A seleção dos materiais considerou a pertinência temática, a relação com o recorte do estudo e a contribuição para a compreensão do tráfico de pessoas migrantes como fenômeno jurídico, social e institucional. Foram incluídas produções acadêmicas nacionais e internacionais disponíveis em bases como SciELO, REMHU, Cadernos Pagu, revistas jurídicas, relatórios da Organização Internacional para as Migrações (OIM), do Ministério da Justiça e Segurança Pública (MJSP), do Escritório das Nações Unidas sobre Drogas e Crime (UNODC) e do Instituto de Pesquisa Econômica Aplicada (IPEA). A análise ocorreu por leitura integral ou seletiva dos textos, seguida da organização dos achados em três eixos: conceituação e marco jurídico, migração e vulnerabilidades, e segurança pública e políticas de enfrentamento.
REFERENCIAL TEÓRICO
Conceituação do Tráfico de Pessoas, Construção Histórica do Conceito e Marco Jurídico-Normativo
A conceituação do tráfico de pessoas parte da ideia de exploração. Conforme o Protocolo de Palermo, incorporado ao Brasil pelo Decreto n. 5.017/2004, o tráfico envolve recrutamento, transporte, transferência, alojamento ou acolhimento de pessoas, mediante ameaça, fraude, coerção, abuso de autoridade ou situação de vulnerabilidade, com finalidade exploratória (Brasil, 2004). Nessa perspectiva, Mansur Dias (2015) aponta que o conceito se consolidou no contexto das negociações internacionais sobre crime organizado transnacional, enquanto Venson e Pedro (2013) demonstram que sua formação também dependeu de disputas históricas sobre moralidade, migração e proteção de vítimas.

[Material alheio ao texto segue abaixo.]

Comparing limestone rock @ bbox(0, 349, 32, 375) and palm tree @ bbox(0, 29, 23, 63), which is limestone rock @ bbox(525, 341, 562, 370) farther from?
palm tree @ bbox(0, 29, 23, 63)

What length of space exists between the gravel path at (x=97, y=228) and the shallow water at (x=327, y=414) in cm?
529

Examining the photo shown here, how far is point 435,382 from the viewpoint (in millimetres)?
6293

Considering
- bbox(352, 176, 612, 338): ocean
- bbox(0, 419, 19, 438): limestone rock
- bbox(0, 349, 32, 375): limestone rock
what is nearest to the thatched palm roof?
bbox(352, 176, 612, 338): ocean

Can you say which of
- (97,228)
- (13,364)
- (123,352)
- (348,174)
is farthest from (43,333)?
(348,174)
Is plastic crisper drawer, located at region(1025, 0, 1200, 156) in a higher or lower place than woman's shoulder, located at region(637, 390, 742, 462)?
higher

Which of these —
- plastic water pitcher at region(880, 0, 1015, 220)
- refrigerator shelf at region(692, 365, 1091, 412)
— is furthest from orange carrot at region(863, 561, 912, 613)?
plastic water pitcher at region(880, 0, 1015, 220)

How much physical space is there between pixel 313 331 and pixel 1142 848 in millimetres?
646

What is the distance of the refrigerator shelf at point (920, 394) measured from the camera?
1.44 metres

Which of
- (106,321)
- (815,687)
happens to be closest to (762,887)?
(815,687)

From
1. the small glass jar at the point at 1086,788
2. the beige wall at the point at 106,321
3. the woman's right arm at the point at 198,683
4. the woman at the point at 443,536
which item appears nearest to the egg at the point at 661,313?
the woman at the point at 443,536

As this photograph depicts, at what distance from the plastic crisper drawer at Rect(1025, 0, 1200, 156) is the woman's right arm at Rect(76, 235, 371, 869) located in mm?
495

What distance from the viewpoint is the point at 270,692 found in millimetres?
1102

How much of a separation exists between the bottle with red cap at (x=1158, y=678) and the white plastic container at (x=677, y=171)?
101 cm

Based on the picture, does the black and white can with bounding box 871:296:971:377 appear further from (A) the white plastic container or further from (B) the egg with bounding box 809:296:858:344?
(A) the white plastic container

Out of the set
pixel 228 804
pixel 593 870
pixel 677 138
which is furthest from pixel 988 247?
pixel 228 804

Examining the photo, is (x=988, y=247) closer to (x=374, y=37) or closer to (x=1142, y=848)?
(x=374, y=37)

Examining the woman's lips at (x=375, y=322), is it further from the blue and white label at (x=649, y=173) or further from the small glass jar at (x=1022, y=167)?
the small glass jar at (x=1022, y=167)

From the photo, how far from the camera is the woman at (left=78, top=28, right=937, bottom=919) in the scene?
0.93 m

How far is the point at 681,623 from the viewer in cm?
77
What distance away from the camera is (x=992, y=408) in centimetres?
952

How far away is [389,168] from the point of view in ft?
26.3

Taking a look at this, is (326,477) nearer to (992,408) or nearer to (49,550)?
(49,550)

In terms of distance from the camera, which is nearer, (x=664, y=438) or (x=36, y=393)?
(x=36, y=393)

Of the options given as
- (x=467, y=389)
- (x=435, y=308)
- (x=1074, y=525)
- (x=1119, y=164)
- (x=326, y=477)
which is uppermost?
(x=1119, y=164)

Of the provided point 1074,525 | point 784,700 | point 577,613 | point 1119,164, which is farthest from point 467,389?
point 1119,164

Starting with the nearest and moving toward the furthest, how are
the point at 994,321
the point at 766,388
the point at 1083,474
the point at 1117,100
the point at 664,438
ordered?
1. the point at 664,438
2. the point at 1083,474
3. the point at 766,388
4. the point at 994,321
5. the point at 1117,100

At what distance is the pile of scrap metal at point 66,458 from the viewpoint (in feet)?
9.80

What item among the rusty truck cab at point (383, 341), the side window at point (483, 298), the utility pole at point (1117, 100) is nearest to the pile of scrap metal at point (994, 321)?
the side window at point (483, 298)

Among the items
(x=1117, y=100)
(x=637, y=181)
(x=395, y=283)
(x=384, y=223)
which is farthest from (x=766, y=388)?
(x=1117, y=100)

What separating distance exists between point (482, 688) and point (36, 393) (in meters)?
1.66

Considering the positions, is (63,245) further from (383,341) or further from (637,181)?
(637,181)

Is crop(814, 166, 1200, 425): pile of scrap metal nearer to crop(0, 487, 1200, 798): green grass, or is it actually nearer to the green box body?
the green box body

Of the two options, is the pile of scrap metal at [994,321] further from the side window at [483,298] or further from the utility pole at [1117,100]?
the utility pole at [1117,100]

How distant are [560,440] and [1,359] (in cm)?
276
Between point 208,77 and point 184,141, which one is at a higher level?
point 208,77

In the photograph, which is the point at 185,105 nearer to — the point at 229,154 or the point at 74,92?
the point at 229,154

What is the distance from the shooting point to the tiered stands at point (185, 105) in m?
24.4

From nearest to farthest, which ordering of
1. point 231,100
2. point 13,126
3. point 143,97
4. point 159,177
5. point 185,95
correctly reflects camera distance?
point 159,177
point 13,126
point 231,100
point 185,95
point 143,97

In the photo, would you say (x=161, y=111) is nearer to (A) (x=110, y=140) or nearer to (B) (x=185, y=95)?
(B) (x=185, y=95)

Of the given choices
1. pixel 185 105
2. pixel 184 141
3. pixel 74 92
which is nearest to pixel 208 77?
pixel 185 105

A construção histórica do conceito evidencia que a categoria “tráfico de pessoas” não foi formada de maneira neutra. Piscitelli (2008) observa que a produção de conhecimento sobre o tema foi atravessada por interpretações sobre exploração, sexualidade, trabalho e migração. De igual modo, Blanchette e Silva (2018) indicam que certas representações sociais influenciam a definição de quem é reconhecido como vítima. Por conseguinte, Venson e Pedro (2024) reforçam que o tráfico humano precisa ser analisado historicamente, pois sua definição atual resulta de processos sociais, jurídicos e políticos.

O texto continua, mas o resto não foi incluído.